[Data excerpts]
:::::

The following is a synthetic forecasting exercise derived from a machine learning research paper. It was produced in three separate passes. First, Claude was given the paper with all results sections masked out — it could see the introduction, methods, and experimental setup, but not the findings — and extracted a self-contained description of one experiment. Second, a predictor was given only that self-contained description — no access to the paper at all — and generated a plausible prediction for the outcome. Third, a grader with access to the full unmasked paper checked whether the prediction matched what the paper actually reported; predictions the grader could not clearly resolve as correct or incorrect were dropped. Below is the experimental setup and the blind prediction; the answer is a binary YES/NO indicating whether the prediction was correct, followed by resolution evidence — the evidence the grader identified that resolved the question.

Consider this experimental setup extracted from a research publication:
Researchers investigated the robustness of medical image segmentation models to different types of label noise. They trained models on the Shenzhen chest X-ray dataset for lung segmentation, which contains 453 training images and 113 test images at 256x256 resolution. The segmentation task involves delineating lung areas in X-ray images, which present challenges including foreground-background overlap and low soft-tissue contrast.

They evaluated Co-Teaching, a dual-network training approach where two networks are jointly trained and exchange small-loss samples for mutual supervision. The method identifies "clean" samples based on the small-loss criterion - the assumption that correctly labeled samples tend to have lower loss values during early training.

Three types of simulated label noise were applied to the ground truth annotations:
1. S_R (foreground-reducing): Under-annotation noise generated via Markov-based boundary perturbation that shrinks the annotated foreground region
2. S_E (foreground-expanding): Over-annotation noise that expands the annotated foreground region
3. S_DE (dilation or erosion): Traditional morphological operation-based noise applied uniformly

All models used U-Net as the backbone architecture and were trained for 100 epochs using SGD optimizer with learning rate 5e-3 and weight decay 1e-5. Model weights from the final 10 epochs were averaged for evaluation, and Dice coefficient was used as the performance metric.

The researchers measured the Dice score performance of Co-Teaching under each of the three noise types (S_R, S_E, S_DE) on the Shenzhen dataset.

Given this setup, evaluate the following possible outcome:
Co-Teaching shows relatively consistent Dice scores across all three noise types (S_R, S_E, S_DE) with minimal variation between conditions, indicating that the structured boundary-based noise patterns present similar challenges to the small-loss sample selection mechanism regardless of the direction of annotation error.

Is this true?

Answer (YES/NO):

:::::

WHAT THE TASK REQUIRES:
Print each entry above word for word, leaving none out.

RESPONSE BELOW:
The following is a synthetic forecasting exercise derived from a machine learning research paper. It was produced in three separate passes. First, Claude was given the paper with all results sections masked out — it could see the introduction, methods, and experimental setup, but not the findings — and extracted a self-contained description of one experiment. Second, a predictor was given only that self-contained description — no access to the paper at all — and generated a plausible prediction for the outcome. Third, a grader with access to the full unmasked paper checked whether the prediction matched what the paper actually reported; predictions the grader could not clearly resolve as correct or incorrect were dropped. Below is the experimental setup and the blind prediction; the answer is a binary YES/NO indicating whether the prediction was correct, followed by resolution evidence — the evidence the grader identified that resolved the question.

Consider this experimental setup extracted from a research publication:
Researchers investigated the robustness of medical image segmentation models to different types of label noise. They trained models on the Shenzhen chest X-ray dataset for lung segmentation, which contains 453 training images and 113 test images at 256x256 resolution. The segmentation task involves delineating lung areas in X-ray images, which present challenges including foreground-background overlap and low soft-tissue contrast.

They evaluated Co-Teaching, a dual-network training approach where two networks are jointly trained and exchange small-loss samples for mutual supervision. The method identifies "clean" samples based on the small-loss criterion - the assumption that correctly labeled samples tend to have lower loss values during early training.

Three types of simulated label noise were applied to the ground truth annotations:
1. S_R (foreground-reducing): Under-annotation noise generated via Markov-based boundary perturbation that shrinks the annotated foreground region
2. S_E (foreground-expanding): Over-annotation noise that expands the annotated foreground region
3. S_DE (dilation or erosion): Traditional morphological operation-based noise applied uniformly

All models used U-Net as the backbone architecture and were trained for 100 epochs using SGD optimizer with learning rate 5e-3 and weight decay 1e-5. Model weights from the final 10 epochs were averaged for evaluation, and Dice coefficient was used as the performance metric.

The researchers measured the Dice score performance of Co-Teaching under each of the three noise types (S_R, S_E, S_DE) on the Shenzhen dataset.

Given this setup, evaluate the following possible outcome:
Co-Teaching shows relatively consistent Dice scores across all three noise types (S_R, S_E, S_DE) with minimal variation between conditions, indicating that the structured boundary-based noise patterns present similar challenges to the small-loss sample selection mechanism regardless of the direction of annotation error.

Is this true?

Answer (YES/NO):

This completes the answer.